Study Limitations. The following limitations should be considered when interpreting the results of this study. Firstly, the number of women included in the research is much higher than the number of men. Secondly, this is a transversal study, whereas a longitudinal one would be more appropriate for analyzing family dynamics and the perception of illness. The third limitation is the small number of patients with a genetic risk. A higher number of patients with a family history of cancer could provide a more significant statistical analysis. The fourth limitation could be due to the self-administration of tests. Some answers could be motivated by social, cultural, and environmental representations of illness. The fifth limitation is related to the absence of scientific studies in Romania using the mentioned methodology, which makes the results have no terms of comparison and bring novelty from the perspective of psychological research to the field of oncological and oncogenetic research. This information is important for outlining worldwide intervention programs. A familiarity with the cognitive-behavioral coping strategies that correlate with a functional perception of illness enables the development of personalized psychoeducational programs for patients with a family history of cancer, in order to increase compliance with treatment, with cancer screening programs and with genetic testing. In Europe, before 2000, only United Kingdom developed such programs, but now core curriculums for genetic counseling are set up in France, Portugal, Romania, and Spain . The sixth limitation is related to the small percentage of participants who declared they were still undergoing treatment or were in posttreatment monitoring, which could influence the data obtained on coping strategies and perception of the disease, considering that this perception depends on the time given by the patient to the therapeutic process. The seventh limitation is related to the possibility of assessing the level of satisfaction with quality of life of oncological patients with a family history of cancer, compared to other types of patients. This aspect will bring additional information about the impact of perception of disease, coping strategies, and the dynamics of the family system in the context of a family history of cancer.
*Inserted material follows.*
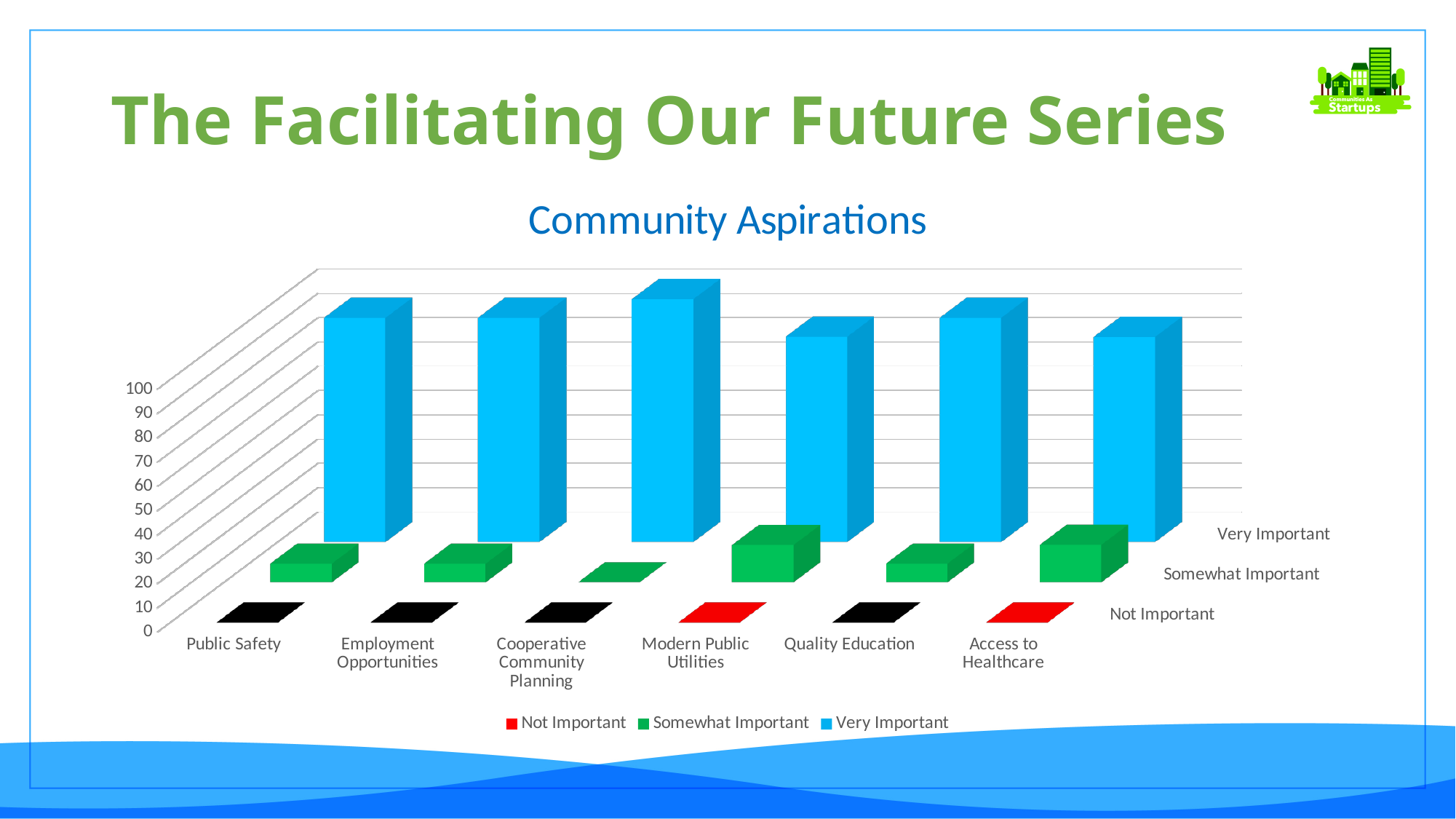
What colour represents the Very Important series? blue Is the Very Important value for Modern Public Utilities greater or less than 50? greater Is the Very Important value for Quality Education greater or less than 40? greater Which is larger for Modern Public Utilities: the Very Important value or the Quality Education Very Important value? Quality Education For Public Safety, which series has the larger value: Very Important or Somewhat Important? Very Important Which category has the lowest Somewhat Important value? Cooperative Community Planning What is the title of the chart? Community Aspirations How many categories are shown on the x axis? 6 Which category has the highest Very Important value? Cooperative Community Planning What type of chart is shown on the slide? bar chart How many series does the legend list? 3 Is the Somewhat Important value for Public Safety greater or less than 50? less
Although, in Romania, there is no analysis, at the level of the individual and the family, on patients with a family history of cancer from the perspective of coping strategies and the perception of the illness in the context of the family system, the results of the research are important for clinical practice, especially when treatment and therapeutic interventions are determined. Illness perception, family adaptability, and coping mechanisms are important factors for the quality of life of a patient with a chronic disease. The success of the recovery therapy is ensured by an extended team including doctors, psychologists, and family members. Every therapeutic program must take into consideration the family history of cancer and the genetic factor, due to the fact that the representation of the disease depends on the discussed variables. The results of this study could be useful in developing screening tools to facilitate an individual and familial functioning adaptability of patients with a family history of cancer.
The authors declare that they have no conflicts of interest.
All authors contributed equally to this article.